Correlation Between IQ and Civic
Can any of the company-specific risk be diversified away by investing in both IQ and Civic at the same time? Although using a correlation coefficient on its own may not help to predict future stock returns, this module helps to understand the diversifiable risk of combining IQ and Civic into the same portfolio, which is an essential part of the fundamental portfolio management process.
By analyzing existing cross correlation between IQ and Civic, you can compare the effects of market volatilities on IQ and Civic and check how they will diversify away market risk if combined in the same portfolio for a given time horizon. You can also utilize pair trading strategies of matching a long position in IQ with a short position of Civic. Check out your portfolio center. Please also check ongoing floating volatility patterns of IQ and Civic.
Diversification Opportunities for IQ and Civic
Poor diversification
The 3 months correlation between IQ and Civic is 0.76. Overlapping area represents the amount of risk that can be diversified away by holding IQ and Civic in the same portfolio, assuming nothing else is changed. The correlation between historical prices or returns on Civic and IQ is a relative statistical measure of the degree to which these equity instruments tend to move together. The correlation coefficient measures the extent to which returns on IQ are associated (or correlated) with Civic. Values of the correlation coefficient range from -1 to +1, where. The correlation of zero (0) is possible when the price movement of Civic has no effect on the direction of IQ i.e., IQ and Civic go up and down completely randomly.
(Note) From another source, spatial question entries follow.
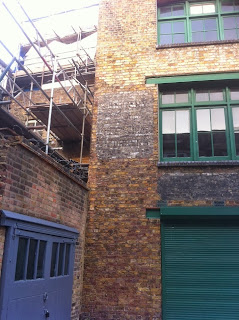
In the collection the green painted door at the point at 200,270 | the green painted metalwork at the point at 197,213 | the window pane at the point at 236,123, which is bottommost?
the green painted door at the point at 200,270

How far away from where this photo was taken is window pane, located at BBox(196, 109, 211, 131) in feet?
27.8

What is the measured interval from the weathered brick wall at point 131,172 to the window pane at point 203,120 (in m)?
1.13

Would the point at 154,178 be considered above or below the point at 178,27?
below

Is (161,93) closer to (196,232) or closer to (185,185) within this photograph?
(185,185)

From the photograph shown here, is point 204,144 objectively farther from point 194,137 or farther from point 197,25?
point 197,25

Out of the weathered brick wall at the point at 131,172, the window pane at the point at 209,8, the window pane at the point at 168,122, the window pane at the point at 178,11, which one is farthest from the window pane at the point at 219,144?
the window pane at the point at 178,11

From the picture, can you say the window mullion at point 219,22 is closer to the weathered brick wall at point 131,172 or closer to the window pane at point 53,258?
the weathered brick wall at point 131,172

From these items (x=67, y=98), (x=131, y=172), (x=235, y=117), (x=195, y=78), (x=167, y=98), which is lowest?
(x=131, y=172)

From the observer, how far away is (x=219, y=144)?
328 inches

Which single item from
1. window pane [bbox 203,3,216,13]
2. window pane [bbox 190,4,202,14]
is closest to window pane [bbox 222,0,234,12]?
window pane [bbox 203,3,216,13]

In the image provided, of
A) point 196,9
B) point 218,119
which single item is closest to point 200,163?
point 218,119

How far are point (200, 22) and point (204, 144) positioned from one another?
388 cm

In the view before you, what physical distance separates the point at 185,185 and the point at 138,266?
7.30ft

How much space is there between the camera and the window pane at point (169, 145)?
330 inches
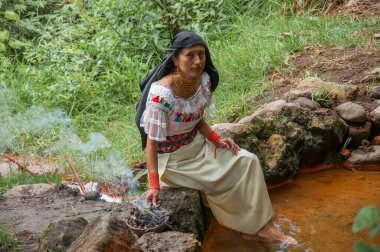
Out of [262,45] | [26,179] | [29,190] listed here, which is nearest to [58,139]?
[26,179]

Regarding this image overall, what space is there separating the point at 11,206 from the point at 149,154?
1425 mm

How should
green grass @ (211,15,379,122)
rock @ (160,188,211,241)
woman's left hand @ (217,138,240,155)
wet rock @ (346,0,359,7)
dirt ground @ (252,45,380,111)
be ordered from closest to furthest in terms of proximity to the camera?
rock @ (160,188,211,241) → woman's left hand @ (217,138,240,155) → dirt ground @ (252,45,380,111) → green grass @ (211,15,379,122) → wet rock @ (346,0,359,7)

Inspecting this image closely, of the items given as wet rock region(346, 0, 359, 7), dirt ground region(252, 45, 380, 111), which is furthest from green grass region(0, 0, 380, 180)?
wet rock region(346, 0, 359, 7)

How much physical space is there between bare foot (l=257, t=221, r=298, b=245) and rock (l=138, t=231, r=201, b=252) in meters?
0.71

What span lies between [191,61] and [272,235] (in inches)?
51.4

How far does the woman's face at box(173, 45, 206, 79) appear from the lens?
349 centimetres

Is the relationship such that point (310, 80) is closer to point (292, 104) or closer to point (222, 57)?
point (292, 104)

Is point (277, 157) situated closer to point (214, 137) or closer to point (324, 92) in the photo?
point (214, 137)

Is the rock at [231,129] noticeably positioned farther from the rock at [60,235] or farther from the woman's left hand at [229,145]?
the rock at [60,235]

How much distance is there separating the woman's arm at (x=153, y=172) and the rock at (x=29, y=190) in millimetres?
1496

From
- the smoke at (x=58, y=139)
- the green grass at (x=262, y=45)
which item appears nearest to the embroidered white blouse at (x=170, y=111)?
the smoke at (x=58, y=139)

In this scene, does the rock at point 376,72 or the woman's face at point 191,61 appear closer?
the woman's face at point 191,61

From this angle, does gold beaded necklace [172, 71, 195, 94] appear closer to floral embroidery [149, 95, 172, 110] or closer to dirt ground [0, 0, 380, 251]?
floral embroidery [149, 95, 172, 110]

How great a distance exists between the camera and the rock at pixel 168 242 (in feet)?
10.2
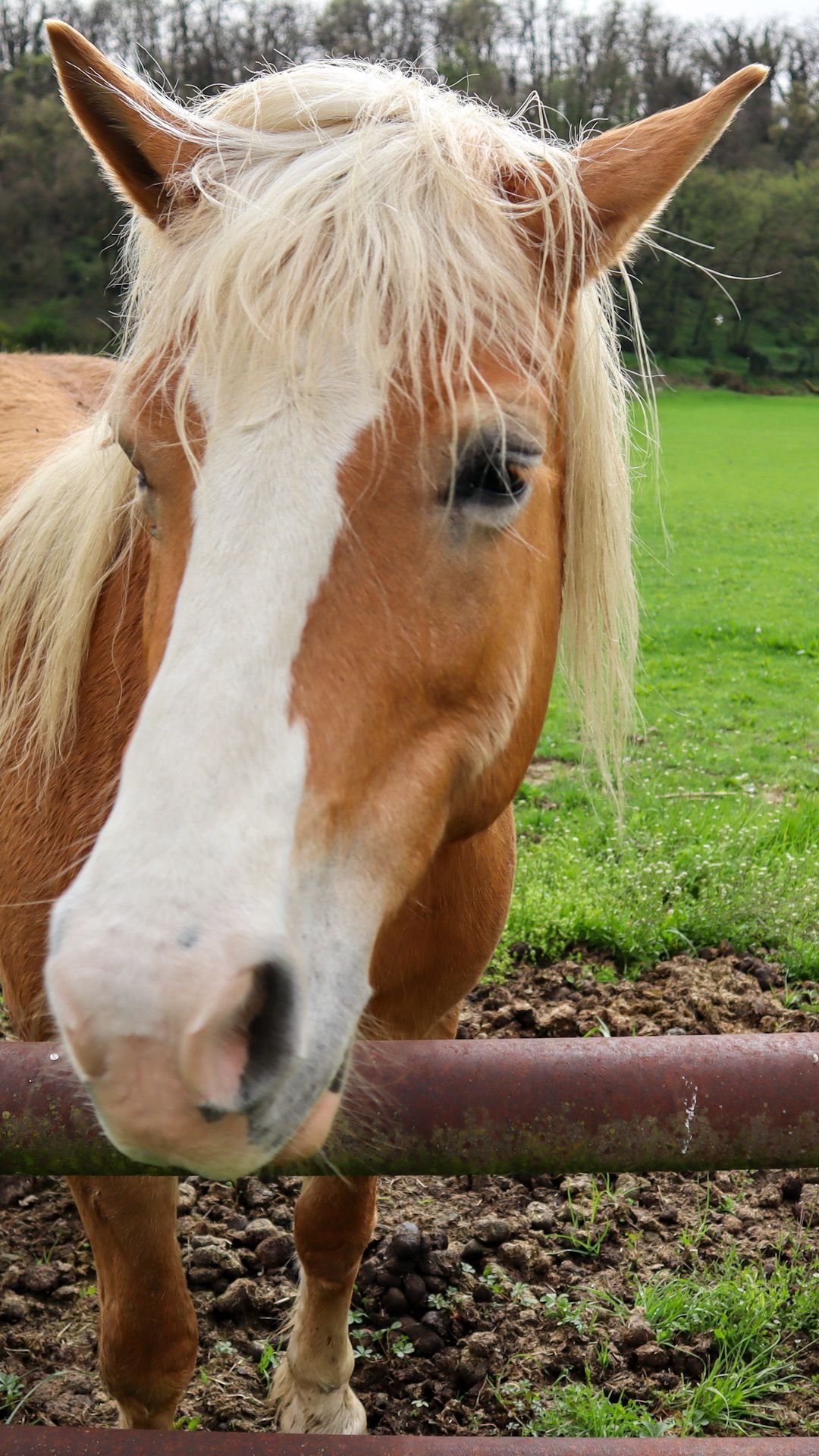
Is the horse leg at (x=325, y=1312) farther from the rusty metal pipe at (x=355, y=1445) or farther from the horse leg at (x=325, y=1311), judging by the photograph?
the rusty metal pipe at (x=355, y=1445)

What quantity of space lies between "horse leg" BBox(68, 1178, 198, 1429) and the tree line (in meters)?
34.4

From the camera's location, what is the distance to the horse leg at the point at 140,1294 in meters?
2.14

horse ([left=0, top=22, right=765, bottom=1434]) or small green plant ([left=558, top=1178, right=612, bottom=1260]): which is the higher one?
horse ([left=0, top=22, right=765, bottom=1434])

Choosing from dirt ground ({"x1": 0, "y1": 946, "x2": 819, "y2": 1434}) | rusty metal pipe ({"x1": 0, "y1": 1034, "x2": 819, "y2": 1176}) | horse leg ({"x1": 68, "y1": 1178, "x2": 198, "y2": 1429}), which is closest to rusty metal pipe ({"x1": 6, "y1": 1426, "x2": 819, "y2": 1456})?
rusty metal pipe ({"x1": 0, "y1": 1034, "x2": 819, "y2": 1176})

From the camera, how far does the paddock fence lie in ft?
4.05

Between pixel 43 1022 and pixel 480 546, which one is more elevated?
pixel 480 546

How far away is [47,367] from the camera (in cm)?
441

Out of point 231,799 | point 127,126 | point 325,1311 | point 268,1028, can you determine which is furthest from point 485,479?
point 325,1311

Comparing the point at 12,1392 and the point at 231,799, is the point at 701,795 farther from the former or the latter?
the point at 231,799

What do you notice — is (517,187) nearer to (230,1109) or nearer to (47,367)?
(230,1109)

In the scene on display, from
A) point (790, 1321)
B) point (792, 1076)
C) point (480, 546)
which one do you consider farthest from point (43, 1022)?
point (790, 1321)

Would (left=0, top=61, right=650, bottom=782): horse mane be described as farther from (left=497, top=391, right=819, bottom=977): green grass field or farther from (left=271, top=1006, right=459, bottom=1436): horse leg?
(left=271, top=1006, right=459, bottom=1436): horse leg

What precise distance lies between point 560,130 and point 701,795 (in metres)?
32.3

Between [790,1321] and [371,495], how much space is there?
8.27 feet
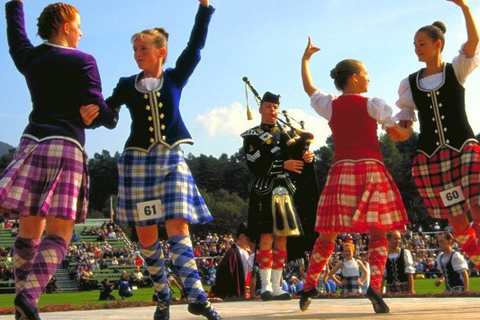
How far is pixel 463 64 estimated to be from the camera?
5.71 meters

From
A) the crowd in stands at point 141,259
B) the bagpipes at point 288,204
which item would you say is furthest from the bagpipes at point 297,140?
the crowd in stands at point 141,259

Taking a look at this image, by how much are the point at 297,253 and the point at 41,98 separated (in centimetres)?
542

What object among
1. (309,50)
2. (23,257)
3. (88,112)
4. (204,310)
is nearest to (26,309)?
(23,257)

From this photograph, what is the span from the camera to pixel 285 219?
858cm

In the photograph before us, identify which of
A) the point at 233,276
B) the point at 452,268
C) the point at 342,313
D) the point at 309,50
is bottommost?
the point at 342,313

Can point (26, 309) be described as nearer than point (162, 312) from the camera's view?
Yes

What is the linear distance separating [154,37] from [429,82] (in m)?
2.20

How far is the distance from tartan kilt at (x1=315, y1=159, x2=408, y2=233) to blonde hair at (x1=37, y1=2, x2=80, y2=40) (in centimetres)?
246

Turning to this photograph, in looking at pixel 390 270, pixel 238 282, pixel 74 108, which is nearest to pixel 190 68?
pixel 74 108

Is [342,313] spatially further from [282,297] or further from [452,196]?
[282,297]

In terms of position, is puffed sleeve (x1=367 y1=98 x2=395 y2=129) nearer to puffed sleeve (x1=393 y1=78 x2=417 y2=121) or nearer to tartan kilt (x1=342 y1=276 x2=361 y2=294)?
puffed sleeve (x1=393 y1=78 x2=417 y2=121)

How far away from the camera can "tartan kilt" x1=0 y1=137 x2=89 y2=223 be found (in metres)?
4.39

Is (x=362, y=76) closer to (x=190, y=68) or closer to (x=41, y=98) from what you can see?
(x=190, y=68)

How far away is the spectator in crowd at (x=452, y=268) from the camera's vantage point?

Pair Corralation between IQ and Civic
Assuming the 90 days horizon IQ is expected to generate 2.07 times less return on investment than Civic. But when comparing it to its historical volatility, IQ is 1.71 times less risky than Civic. It trades about 0.1 of its potential returns per unit of risk. Civic is currently generating about 0.12 of returns per unit of risk over similar time horizon. If you would invest 8.17 in Civic on August 4, 2024 and sell it today you would earn a total of 3.83 from holding Civic or generate 46.88% return on investment over 90 days.
Time Period | 3 Months [change] |
Direction | Moves Together |
Strength | Significant |
Accuracy | 100.0% |
Values | Daily Returns |
IQ vs. Civic
Performance |
Timeline |
IQ |
Civic |
IQ and Civic Volatility Contrast
Predicted Return Density |
Returns |
Pair Trading with IQ and Civic
The main advantage of trading using opposite IQ and Civic positions is that it hedges away some unsystematic risk. Because of two separate transactions, even if IQ position performs unexpectedly, Civic can make up some of the losses. Pair trading also minimizes risk from directional movements in the market. For example, if an entire industry or sector drops because of unexpected headlines, the short position in Civic will offset losses from the drop in Civic's long position.The idea behind IQ and Civic pairs trading is to make the combined position market-neutral, meaning the overall market's direction will not affect its win or loss (or potential downside or upside). This can be achieved by designing a pairs trade with two highly correlated stocks or equities that operate in a similar space or sector, making it possible to obtain profits through simple and relatively low-risk investment.Check out your portfolio center.Note that this page's information should be used as a complementary analysis to find the right mix of equity instruments to add to your existing portfolios or create a brand new portfolio. You can also try the Portfolio Rebalancing module to analyze risk-adjusted returns against different time horizons to find asset-allocation targets.